Onboard new support engineers in weeks, not months
Most support orgs lose six weeks per hire to shadow-and-learn. A structured onboarding built around runbooks compresses that timeline dramatically.
Every support manager has had this conversation: a new hire starts Monday, they're solo by Friday of week 6, and they're 'fully ramped' sometime around week 12. That's three months of a salary while the team absorbs the training load and the new hire closes 40% of the cases a senior would.
Most of that timeline isn't necessary. It's the cost of an unstructured shadow-and-learn approach where the new hire picks things up by osmosis. With a structured program built around your runbooks, you can cut the timeline in half.
Why shadow-and-learn is slow
Three reasons it takes so long:
- Random exposure. Shadowing a senior agent exposes the new hire to whatever tickets happen to come in that day. If it's a slow week of login resets, they don't see the escalation path for data corruption.
- No written artifacts. The senior demonstrates how they think, but the new hire has nothing to re-read. A week later they've forgotten half of it.
- Unclear 'done' state. Nobody can articulate when the new hire is 'ready.' So the ramp drifts on vibes.
The structured alternative
A ramp program built around runbooks replaces all three failures. Four weeks, four phases.
Week 1: Read the runbooks
No customer contact. The new hire reads every runbook in your knowledge base, in order of most-used first. They take notes on anything unclear.

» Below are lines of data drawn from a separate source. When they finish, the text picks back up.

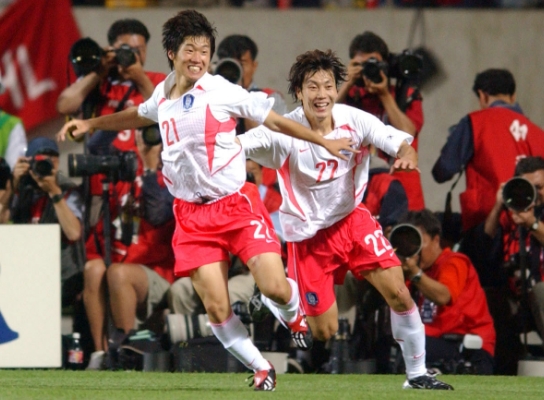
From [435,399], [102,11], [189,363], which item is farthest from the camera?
[102,11]

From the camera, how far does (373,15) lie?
10.4 metres

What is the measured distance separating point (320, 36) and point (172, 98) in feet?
14.6

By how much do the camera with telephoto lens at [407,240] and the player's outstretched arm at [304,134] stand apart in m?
1.86

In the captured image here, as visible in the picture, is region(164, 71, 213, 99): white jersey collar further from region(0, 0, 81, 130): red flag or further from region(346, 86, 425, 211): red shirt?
region(0, 0, 81, 130): red flag

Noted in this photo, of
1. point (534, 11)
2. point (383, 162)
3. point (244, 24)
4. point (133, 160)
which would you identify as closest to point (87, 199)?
point (133, 160)

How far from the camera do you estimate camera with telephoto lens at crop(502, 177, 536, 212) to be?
25.6 feet

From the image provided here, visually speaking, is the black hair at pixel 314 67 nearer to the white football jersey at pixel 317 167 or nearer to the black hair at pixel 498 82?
the white football jersey at pixel 317 167

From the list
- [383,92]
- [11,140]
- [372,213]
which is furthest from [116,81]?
[372,213]

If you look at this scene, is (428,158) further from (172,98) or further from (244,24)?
(172,98)

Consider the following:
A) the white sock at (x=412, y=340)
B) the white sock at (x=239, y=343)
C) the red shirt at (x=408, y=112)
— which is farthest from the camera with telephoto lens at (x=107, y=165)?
the white sock at (x=412, y=340)

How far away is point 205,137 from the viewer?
6023 millimetres

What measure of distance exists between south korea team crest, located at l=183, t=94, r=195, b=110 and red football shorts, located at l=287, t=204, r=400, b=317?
3.89 ft

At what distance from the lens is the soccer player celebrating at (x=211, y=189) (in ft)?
19.7

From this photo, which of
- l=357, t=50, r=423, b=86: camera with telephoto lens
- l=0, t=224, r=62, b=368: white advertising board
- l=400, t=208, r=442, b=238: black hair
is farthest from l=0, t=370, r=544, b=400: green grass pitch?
l=357, t=50, r=423, b=86: camera with telephoto lens
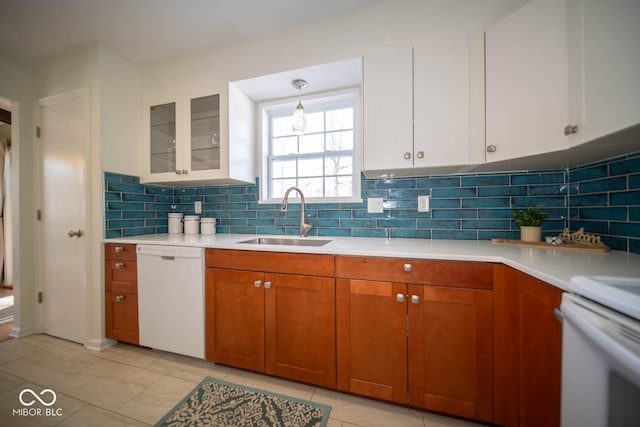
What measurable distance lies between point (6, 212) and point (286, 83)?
191 inches

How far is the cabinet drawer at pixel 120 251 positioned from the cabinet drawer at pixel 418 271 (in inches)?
66.5

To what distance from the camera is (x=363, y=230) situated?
1954mm

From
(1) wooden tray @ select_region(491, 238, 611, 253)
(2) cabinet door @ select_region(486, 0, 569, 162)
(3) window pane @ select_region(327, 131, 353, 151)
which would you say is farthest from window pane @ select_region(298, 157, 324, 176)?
(1) wooden tray @ select_region(491, 238, 611, 253)

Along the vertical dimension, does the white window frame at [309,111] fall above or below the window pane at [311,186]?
above

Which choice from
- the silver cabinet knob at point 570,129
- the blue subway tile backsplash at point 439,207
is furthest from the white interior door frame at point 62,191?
the silver cabinet knob at point 570,129

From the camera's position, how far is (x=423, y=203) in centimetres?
180

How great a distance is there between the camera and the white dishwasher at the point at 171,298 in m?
1.68

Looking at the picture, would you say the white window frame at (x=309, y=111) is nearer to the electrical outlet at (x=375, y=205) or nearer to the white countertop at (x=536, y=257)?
the electrical outlet at (x=375, y=205)

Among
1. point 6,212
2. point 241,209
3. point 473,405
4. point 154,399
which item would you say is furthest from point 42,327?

At the end of the week, they meet with a senior to go through their questions. Runbooks that are confusing get flagged for a rewrite. This is bonus value: new hires frequently catch KB problems that senior engineers have gone blind to.

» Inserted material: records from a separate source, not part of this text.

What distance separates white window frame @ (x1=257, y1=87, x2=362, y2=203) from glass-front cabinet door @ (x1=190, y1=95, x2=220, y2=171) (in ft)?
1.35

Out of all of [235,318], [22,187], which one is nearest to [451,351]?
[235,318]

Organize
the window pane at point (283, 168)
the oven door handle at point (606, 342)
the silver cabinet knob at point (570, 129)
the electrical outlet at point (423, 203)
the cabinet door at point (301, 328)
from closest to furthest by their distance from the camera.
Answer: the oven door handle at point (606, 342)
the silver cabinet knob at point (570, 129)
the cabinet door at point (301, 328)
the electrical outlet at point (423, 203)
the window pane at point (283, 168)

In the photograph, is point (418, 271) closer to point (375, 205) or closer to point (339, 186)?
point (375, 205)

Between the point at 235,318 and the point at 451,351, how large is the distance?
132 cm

Week 2: Shadow with purpose
Now they shadow — but with a structure. Every case they observe gets mapped to a runbook. 'Alex used the Login Reset runbook for this one.' 'Sam used the Data Sync runbook plus a custom SQL check.' If a case doesn't match any runbook, that's a flagged gap.
This turns shadowing from passive osmosis into active mapping. By end of week, the new hire has a personal tally of which runbooks they've seen applied and which they haven't.
Week 3: Handle simple cases with supervision
The new hire starts taking cases that match runbooks they've both read and seen applied. Senior reviews every outbound reply before it goes out, but the new hire is doing the work.
Constraint: only assign cases to the new hire when a matching runbook exists. This builds confidence fast and keeps customer-facing output high quality.
Week 4: Handle the queue
Full autonomy on cases matching known runbooks. Escalate anything novel. Senior shifts from pre-send review to periodic audit.
By end of week 4, the new hire is closing 60-70% of the cases a senior would — not because they're as experienced, but because the runbooks are doing most of the heavy lifting.
The tools that make this work
You need three things, all of which you probably already have in some form:
- Runbooks with structured fields. Symptom lists. Ordered steps. Explicit resolutions. The new hire should be able to read one in 3 minutes and know what it covers.
- Runbook surfacing on live cases. When the new hire opens a case, the tool shows them candidate runbooks before they start guessing. Reduces cognitive load; builds pattern recognition.
- Activity timelines. The new hire can re-read a case they shadowed a week ago and see the exact sequence of actions the senior took. Written, searchable, permanent.
The metric that matters
Track one number: time from start date to solo-on-queue. For most support teams this is 8-12 weeks. With a structured program, it's 4-6.
That's not a small win. A support engineer's fully-loaded cost is $100-150k/year. Cutting ramp in half saves $15-25k per hire, and that's just the salary math. The hidden value — senior engineers not spending three months of their time on training — is bigger.
None of this works if your KB is stale. Step zero is making sure the runbooks are actually good. Everything else follows.